--- Problem statement ---
Please explain, in one to three sentences, why the Ascension Sunday sermon says the first disciples were able to go out into their streets to feed the hungry, clothe the naked and embrace the dying.

Segment Start: Supplied passage

See what I’m suggesting? What we believe about heaven matters – and it matters here as much as beyond. So what Ascension Sunday tell us about heaven could make a huge difference:

• Like knowing that when Jesus was raised to heaven to be at the right hand of the Father his flesh is now our flesh united with God. What happened to Christ, you see, is what he promises for us – no matter how sick, tired, afraid or overwhelmed we feel – we, too, will be united with God forever.

• So we need not live in fear or shame today. That is the only way the first disciples could go out into their streets and feed the hungry – and clothe the naked – and embrace the dying. They knew that even if the Roman Empire crucified them – and for a time it did – they, too would be reunited with God in complete healing.
So they became their best selves – their most liberated selves – their most courageous and compassionate selves – filled and empowered by the Spirit because after the Ascension they knew that Jesus was now at the right hand of God the Father. Jesus had made this clear to them saying: Everything mine is yours, and everything yours is mine… They'll continue in the world while I return to you. Holy Father, guard them as they pursue this life… so they can be one heart and mind as we are one heart and mind. As long as I was with them, I guarded them in the pursuit of the life you gave through me… (Now let me guard them forever in heaven.)

What was true then, dear sisters and brothers, is true today: Jesus and God are one – united – and we are united with Jesus on earth as it is in heaven. In this we can live in joy and freedom knowing that we can never be separated from the love of God. Never –not in life – and not in death – and that is the good news for today for those who have ears to hear.


Black Pete said…
The holy mystery that we always so want to rationalize... Jim Croegaert says it all so beautifully in his hymn "Why Do We Hunger (for Beauty)?":
RJ said…
You've shared that one before - it is perfect - thanks.

Segment End: Supplied passage
Segment Start: Provided material

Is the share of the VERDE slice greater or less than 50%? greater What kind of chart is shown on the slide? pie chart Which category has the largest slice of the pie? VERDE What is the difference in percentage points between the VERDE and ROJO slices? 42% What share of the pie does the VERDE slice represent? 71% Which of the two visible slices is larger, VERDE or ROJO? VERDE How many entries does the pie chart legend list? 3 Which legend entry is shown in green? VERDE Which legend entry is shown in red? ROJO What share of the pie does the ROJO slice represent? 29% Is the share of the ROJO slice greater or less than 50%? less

Segment End: Provided material

--- Result of the task ---
They did not have to live in fear or shame, because they knew that even if the Roman Empire crucified them, they too would be reunited with God in complete healing. This assurance came from knowing that, after the Ascension, Jesus was at the right hand of God the Father, and what happened to Christ is what he promises for them.